Johan trabalha desde 2014 como administrador de sistemas no Parlamento Europeu, em Bruxelas. Em 2004, foi-lhe diagnosticado um problema de autismo, que todavia não é percetível à primeira vista. Perguntámos-lhe se se sente bem integrado na sua equipa e se acha que a sua deficiência foi alguma vez um obstáculo no seu trabalho.

«Sinto-me bem integrado na equipa. Sou bastante extrovertido e gosto de interagir com os meus colegas. Gostamos muito de contar piadas uns aos outros e rimo-nos muito. Ao longo dos anos, aprendi a esconder a minha deficiência. Mas, de facto, no setor em que trabalho, ser autista até nem é muito raro. Sou, talvez, uma pessoa com autismo atípica. A maioria das pessoas pensa que as pessoas com autismo não gostam de conviver com outros pessoas, mas isso na realidade é um erro. É verdade que as pessoas com autismo pensam de forma diferente, prestam mais atenção a pormenores, por exemplo, e têm frequentemente problemas relacionados com deficiências sensoriais, mas quando se sentem à vontade gostam bastante da companhia de terceiros.»

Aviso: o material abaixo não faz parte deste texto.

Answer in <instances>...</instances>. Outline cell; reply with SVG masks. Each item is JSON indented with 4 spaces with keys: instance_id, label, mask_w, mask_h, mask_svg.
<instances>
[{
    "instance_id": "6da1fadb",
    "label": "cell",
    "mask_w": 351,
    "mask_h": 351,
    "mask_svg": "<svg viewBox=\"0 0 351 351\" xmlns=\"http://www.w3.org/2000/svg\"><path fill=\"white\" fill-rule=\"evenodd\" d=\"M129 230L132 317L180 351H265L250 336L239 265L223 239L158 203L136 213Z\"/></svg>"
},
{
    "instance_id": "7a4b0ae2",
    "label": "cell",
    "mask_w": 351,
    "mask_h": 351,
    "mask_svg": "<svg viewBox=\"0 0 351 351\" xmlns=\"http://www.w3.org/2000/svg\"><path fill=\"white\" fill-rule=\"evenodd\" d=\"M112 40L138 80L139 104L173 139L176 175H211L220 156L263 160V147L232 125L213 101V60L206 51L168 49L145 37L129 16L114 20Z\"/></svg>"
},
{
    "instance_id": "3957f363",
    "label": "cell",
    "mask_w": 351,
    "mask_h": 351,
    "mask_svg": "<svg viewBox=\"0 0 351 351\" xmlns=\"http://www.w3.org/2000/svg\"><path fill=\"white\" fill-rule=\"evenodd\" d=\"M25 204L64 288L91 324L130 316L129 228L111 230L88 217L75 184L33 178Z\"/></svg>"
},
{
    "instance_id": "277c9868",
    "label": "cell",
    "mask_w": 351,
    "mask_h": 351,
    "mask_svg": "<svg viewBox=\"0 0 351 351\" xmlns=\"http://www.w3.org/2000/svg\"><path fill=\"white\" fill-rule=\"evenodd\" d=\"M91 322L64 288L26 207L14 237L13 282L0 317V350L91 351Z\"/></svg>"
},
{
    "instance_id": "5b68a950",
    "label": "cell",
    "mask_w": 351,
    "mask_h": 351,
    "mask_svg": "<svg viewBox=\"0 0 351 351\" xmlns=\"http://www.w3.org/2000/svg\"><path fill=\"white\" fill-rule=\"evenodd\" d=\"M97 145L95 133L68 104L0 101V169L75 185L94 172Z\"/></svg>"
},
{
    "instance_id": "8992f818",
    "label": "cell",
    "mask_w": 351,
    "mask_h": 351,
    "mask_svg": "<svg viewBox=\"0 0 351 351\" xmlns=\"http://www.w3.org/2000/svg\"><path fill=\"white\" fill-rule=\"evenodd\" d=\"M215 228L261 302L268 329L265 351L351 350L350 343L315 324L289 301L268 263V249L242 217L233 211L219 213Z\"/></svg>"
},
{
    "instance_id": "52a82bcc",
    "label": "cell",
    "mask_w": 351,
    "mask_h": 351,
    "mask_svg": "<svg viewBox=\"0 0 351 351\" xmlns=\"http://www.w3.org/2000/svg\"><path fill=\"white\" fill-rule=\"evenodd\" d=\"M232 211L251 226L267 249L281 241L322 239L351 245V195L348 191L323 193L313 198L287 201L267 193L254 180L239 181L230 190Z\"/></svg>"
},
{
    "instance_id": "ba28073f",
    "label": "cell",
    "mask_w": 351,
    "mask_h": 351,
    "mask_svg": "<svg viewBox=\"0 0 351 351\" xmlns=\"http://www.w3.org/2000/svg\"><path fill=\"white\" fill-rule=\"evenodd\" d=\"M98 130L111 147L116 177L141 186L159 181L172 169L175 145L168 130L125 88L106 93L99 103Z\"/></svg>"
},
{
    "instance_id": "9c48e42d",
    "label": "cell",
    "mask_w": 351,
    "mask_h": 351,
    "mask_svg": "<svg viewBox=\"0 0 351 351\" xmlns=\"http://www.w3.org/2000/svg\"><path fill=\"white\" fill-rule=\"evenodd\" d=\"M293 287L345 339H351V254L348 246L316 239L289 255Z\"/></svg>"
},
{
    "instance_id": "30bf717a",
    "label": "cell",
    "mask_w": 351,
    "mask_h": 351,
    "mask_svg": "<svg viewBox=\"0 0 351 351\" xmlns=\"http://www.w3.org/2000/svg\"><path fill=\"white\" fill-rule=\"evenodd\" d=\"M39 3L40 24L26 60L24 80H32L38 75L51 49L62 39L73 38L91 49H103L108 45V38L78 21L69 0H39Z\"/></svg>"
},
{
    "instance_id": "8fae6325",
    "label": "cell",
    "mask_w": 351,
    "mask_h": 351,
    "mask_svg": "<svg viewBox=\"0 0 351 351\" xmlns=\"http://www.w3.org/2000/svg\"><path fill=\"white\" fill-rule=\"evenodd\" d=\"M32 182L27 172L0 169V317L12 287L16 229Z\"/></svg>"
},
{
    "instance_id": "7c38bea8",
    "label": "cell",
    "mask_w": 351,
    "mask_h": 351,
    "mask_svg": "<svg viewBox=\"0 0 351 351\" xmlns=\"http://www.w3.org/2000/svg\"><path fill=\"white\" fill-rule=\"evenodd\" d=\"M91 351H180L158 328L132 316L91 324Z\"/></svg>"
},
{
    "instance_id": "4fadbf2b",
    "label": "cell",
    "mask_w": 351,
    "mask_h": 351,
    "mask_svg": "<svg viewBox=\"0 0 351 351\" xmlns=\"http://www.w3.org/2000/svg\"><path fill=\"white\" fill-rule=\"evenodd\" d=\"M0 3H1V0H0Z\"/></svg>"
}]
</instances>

Johan incentiva outras pessoas com necessidades especiais a candidatar-se a um lugar na UE e deixa-lhes um conselho.

«As instituições europeias são um bom local para trabalhar. As pessoas têm um espírito bastante aberto em relação a pessoas com deficiência. Além disso, os edifícios de escritórios estão adaptados a pessoas que se deslocam em cadeiras de rodas. É necessário mostrar ao comité de seleção que se tem as mesmas capacidades, ou até mesmo superiores, que os candidatos que não são portadores de deficiência. Portanto, prepare-se bem e não desperdice esta oportunidade.»